Like, literally. Goldie could swear she heard something come from the stone. She didn’t completely understand Mongolian, but she recognized a few words here and there, and definitely heard the words west and south. Did the rock want her to go southwest? Did that thought make her sound completely insane? Was the fact that she was really considering following those directions even more insane? Maybe. But she liked a call to adventure. And this was starting out like quite the strange adventure - something she'd get to brag about to Scrooge when she got back. Something where she could find such a rare interesting treasure that people from around the world would come to her Blackjack just to see it.
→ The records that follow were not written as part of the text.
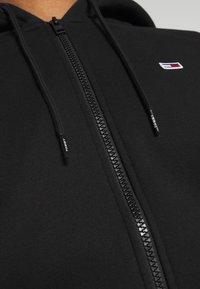 Tommy Jeans - REGULAR ZIP HOOD - Vetoketjullinen college - black - 4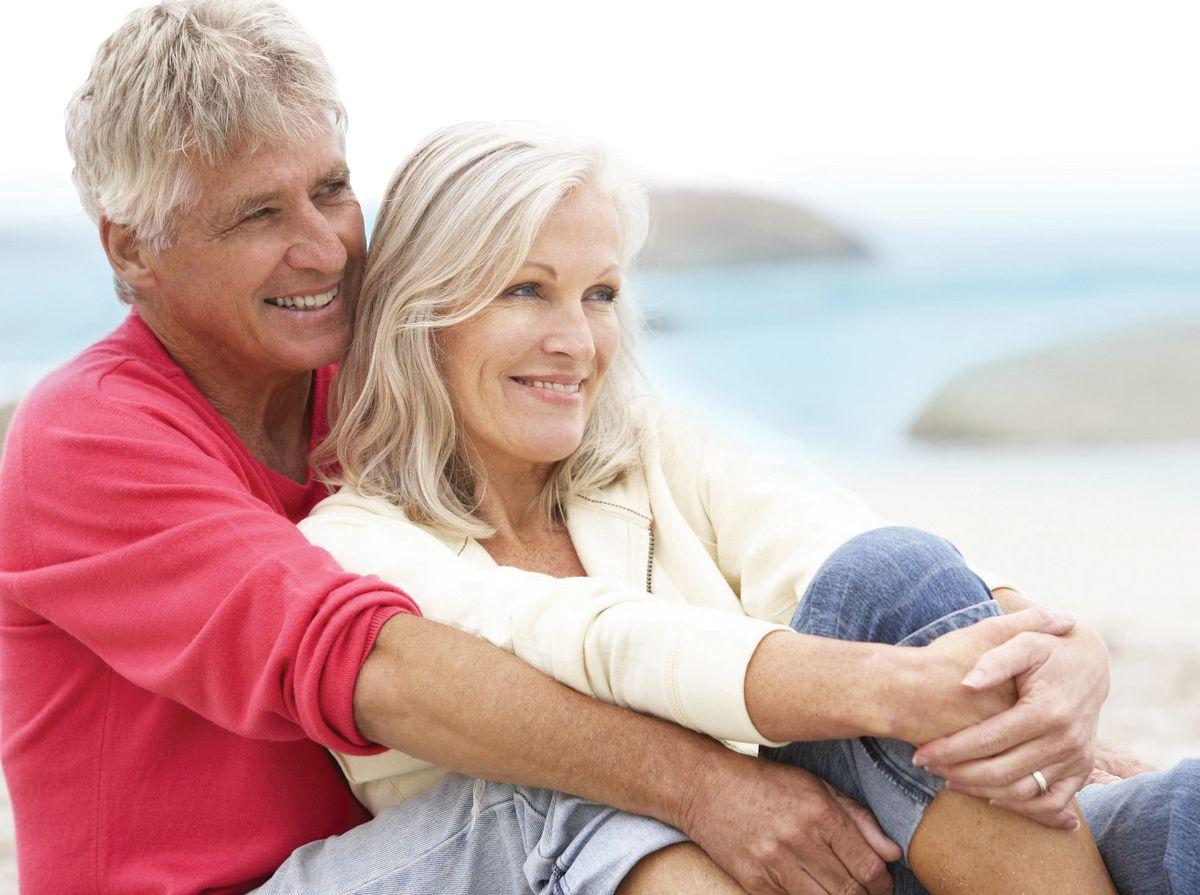 Почему женщины начинают искать мужа после 40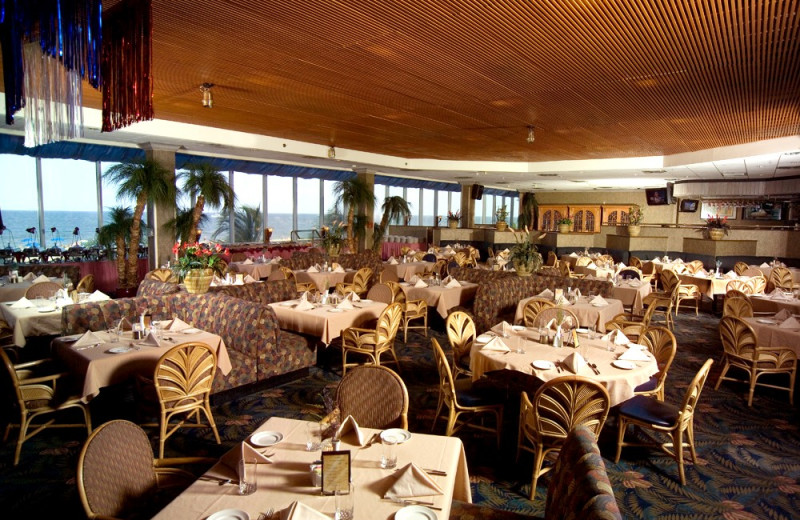 Dining room at Clarion Resort Fontainebleau.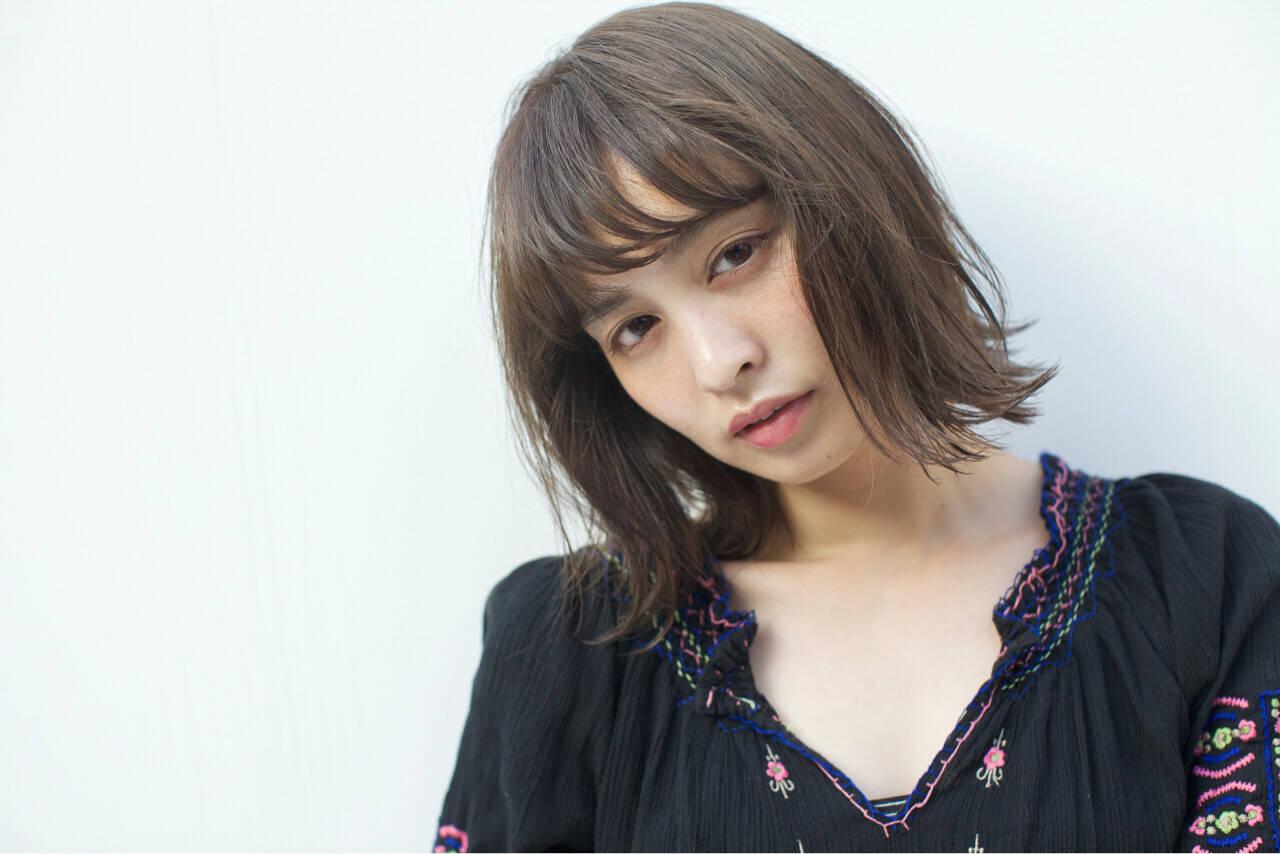アッシュ ハイライト 外国人風 ナチュラルヘアスタイルや髪型の写真・画像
After taking a few days to think about her options, Goldie made the decision to follow what the weird talking rock wanted her to do. Why not, right? She sent letters to her other hotels and let them know she might be gone for a while (maybe forever if this was some magical deadly trap) and even wrote a letter for Scrooge that she left with Altan, who was still in Peking with her. It was nice to work with a guy who spoke a lot of different local languages. Altan agreed to send it, but only if Goldie didn’t tell him not to within two years time. Or if Scrooge came looking for her. But that was definitely not going to happen.

---

Going southwest brought Goldie to a city called Yinchuan. It was a gorgeous place that she would’ve loved to spend a bit of time in, but the stone told her to keep moving. She’d gotten this far listening to a mysterious magical voice echoing in her head, why stop now?

After a few more hours of wandering, she ended up near a large, intimidating river at the northern edge of the city. The stone in her hand was starting to shake as she assumedly got closer to wherever it was that it wanted her to go.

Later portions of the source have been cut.